--- Exercise ---
In the records below, find every line that contains "Odocoileus" and list it.

--- Input data ---
● ● ● ● ● ● ●
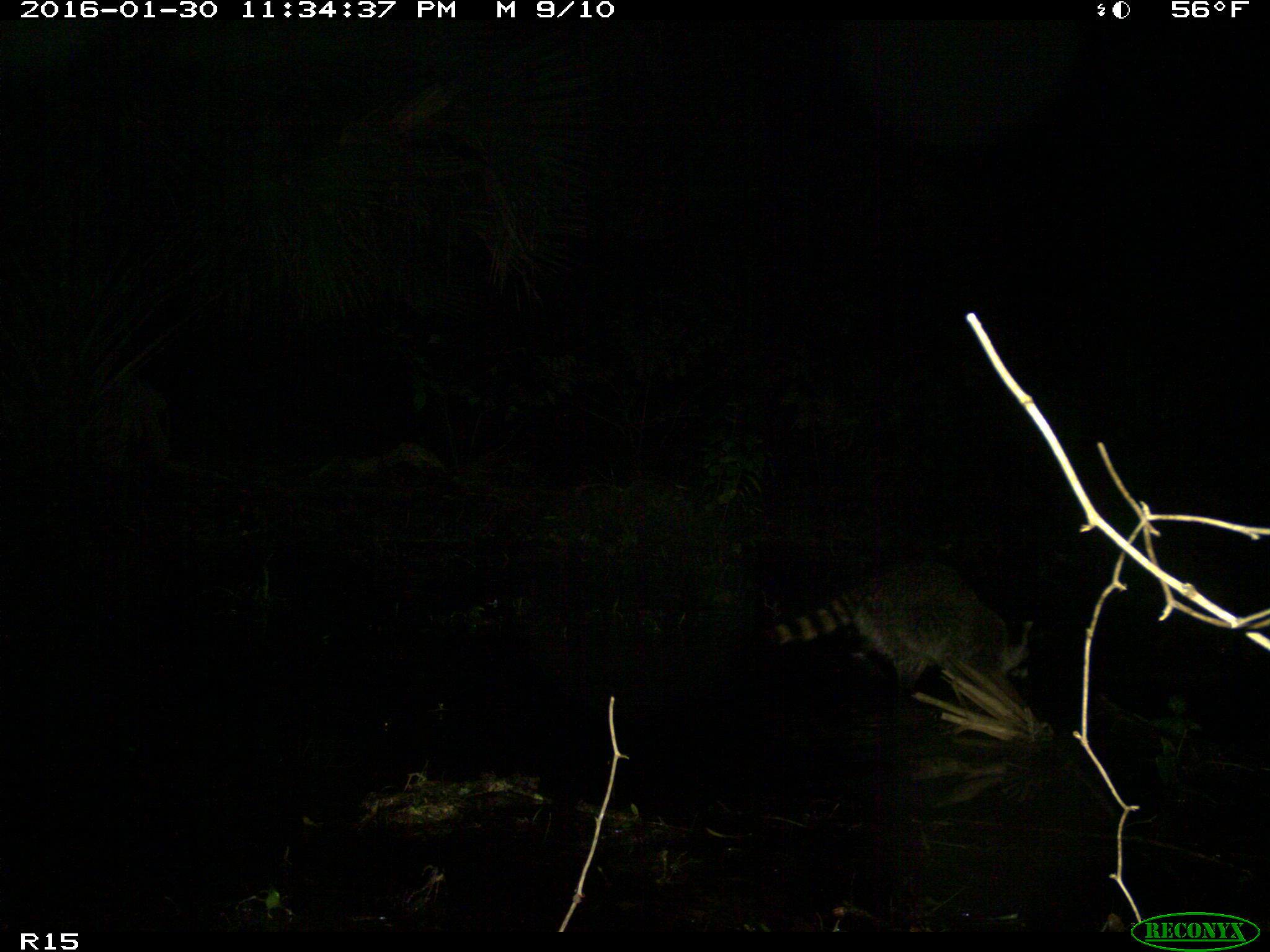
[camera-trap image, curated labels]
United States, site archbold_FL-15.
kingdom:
● ● ● ● ● ● ●
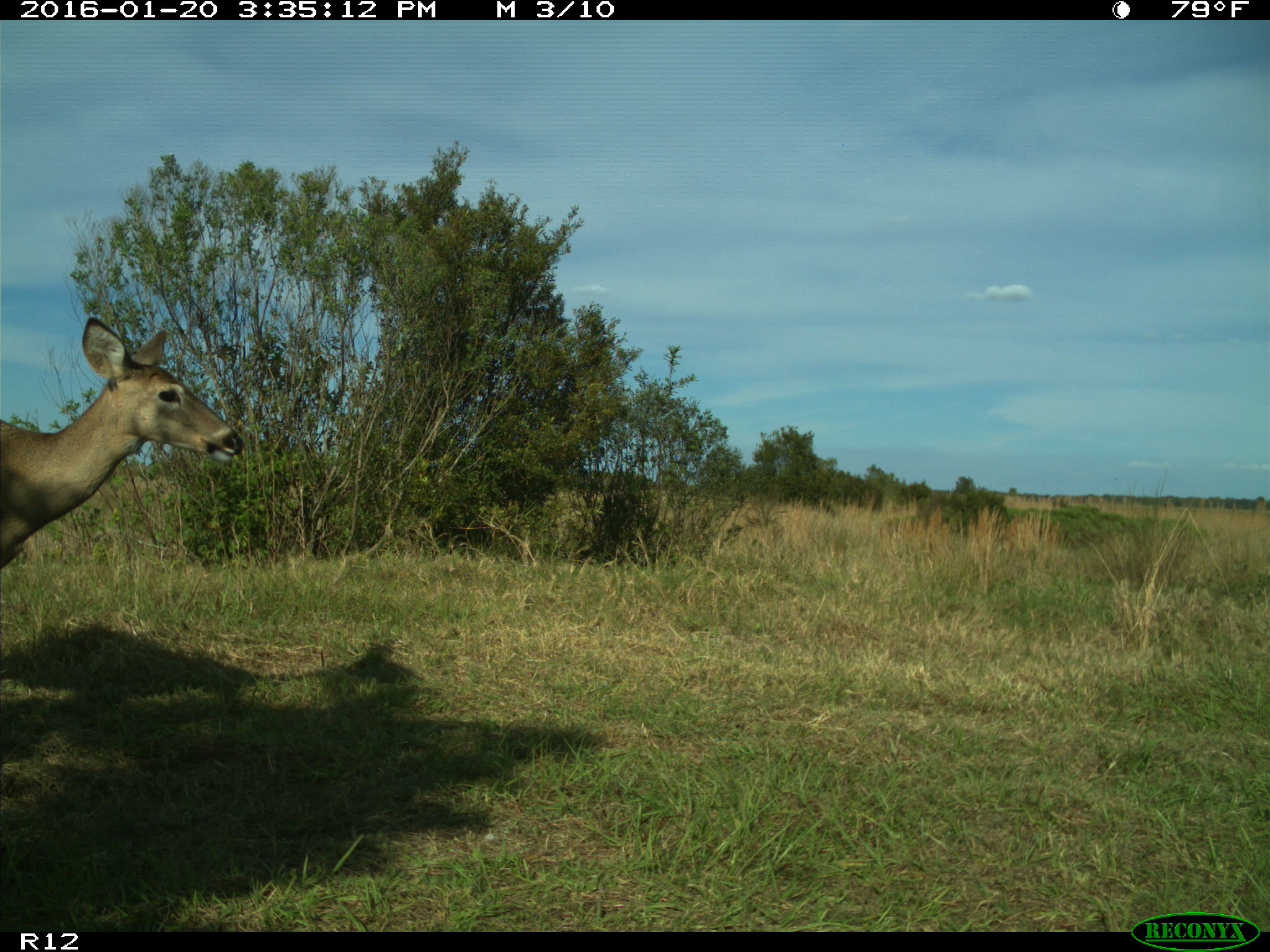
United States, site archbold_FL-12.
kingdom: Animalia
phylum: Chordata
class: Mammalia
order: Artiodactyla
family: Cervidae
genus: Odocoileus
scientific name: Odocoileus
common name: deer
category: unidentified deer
● ● ● ● ● ● ●
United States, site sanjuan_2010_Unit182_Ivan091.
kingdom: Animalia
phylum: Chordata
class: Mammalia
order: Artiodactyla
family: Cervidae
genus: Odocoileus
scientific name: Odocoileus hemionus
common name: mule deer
● ● ● ● ● ● ●
--- Exercise response ---
genus: Odocoileus
scientific name: Odocoileus
genus: Odocoileus
scientific name: Odocoileus hemionus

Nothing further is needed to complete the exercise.